Yesterday’s visit came on the first anniversary of Mr Abe’s taking office as prime minister. Mr Abe, who had visited previously when he was not premier, had expressed extreme regret over his decision not to visit Yasukuni during an earlier one-year term in office in 2006-07.

“It’s been one year since I took office and I chose this day to come here and report to the spirits about the progress over the past year and to renew my commitment to peace so that we will never cause anyone to suffer in war,” he said.

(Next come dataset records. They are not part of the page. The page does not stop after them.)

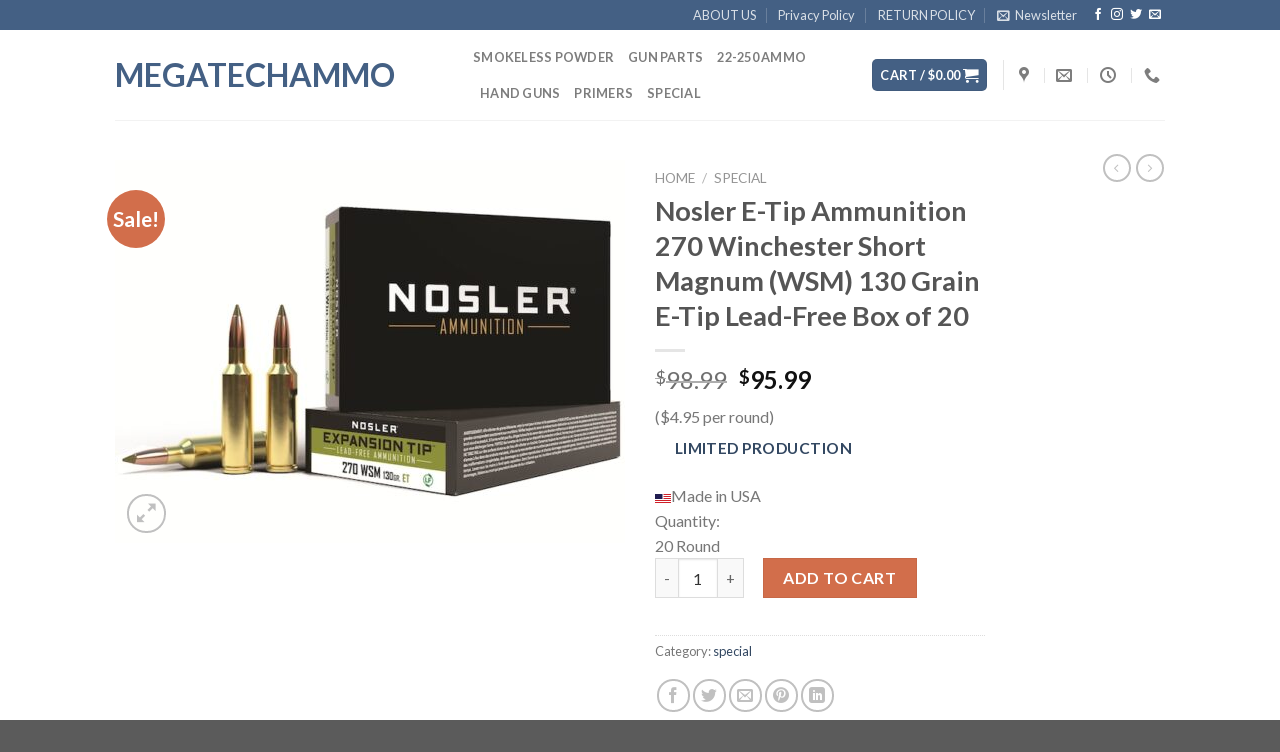

--- FILE ---
content_type: image/svg+xml
request_url: https://media.mwstatic.com/external/fonts/fontawesome/svg/usa-flag.svg
body_size: 34
content:
<svg id="Layer_1" data-name="Layer 1" xmlns="http://www.w3.org/2000/svg" viewBox="0 0 192.01 107.42"><defs><style>.cls-1{fill:#211d51;}.cls-2{fill:#cf2029;}</style></defs><title>usa-flag</title><rect class="cls-1" width="89.57" height="59.68" rx="2.49" ry="2.49"/><rect class="cls-2" y="71.61" width="192.01" height="11.94" rx="2.49" ry="2.49"/><rect class="cls-2" y="95.48" width="192.01" height="11.94" rx="2.49" ry="2.49"/><rect class="cls-2" x="101.5" width="90.5" height="11.94" rx="2.49" ry="2.49"/><rect class="cls-2" x="101.5" y="23.87" width="90.5" height="11.94" rx="2.49" ry="2.49"/><rect class="cls-2" x="101.5" y="47.74" width="90.5" height="11.94" rx="2.49" ry="2.49"/></svg>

Adding to the unease of Japan’s neighbours is Mr Abe’s support for revising Japan’s pacifist constitution and expanding the military to counter rising tensions over uninhabited islands in the East China Sea claimed by both Japan and China. Sino-Japanese ties chilled even further after China last month announced a new air defence identification zone that included airspace over the disputed islands.

China has criticised Japan’s plans unveiled earlier this month to boost defence spending, buying early warning planes, beach assault vehicles and troop-carrying aircraft while seeking closer ties with Asian partners to counter a more militarily assertive China.

Mr Abe has been active on the diplomatic front during his one year in office, but has not held summits with either Chinese or South Korean leaders.

HATEFUL HISTORY

JAPAN invaded Manchuria on 19 September 1931, and continued to attempt to expand through a series of provocations, despite a truce being declared in February 1932.

On the 7 July, 1937, Japan went to war against the then Republican government of China. The war would see some of the worst excesses of the wider Second World War, with Chinese sources estimating the loss of 20 million dead and 15 million wounded. Japan lost a million soldiers and 1.7 million wounded. Targeting of civilians was common Japanese practice from the outset. In May 1942, for instance, General Yasuji Okamura launched his “Three Alls Policy” – kill all, loot all, burn all – which alone resulted in the killing of an estimated 2.7 million Chinese civilians.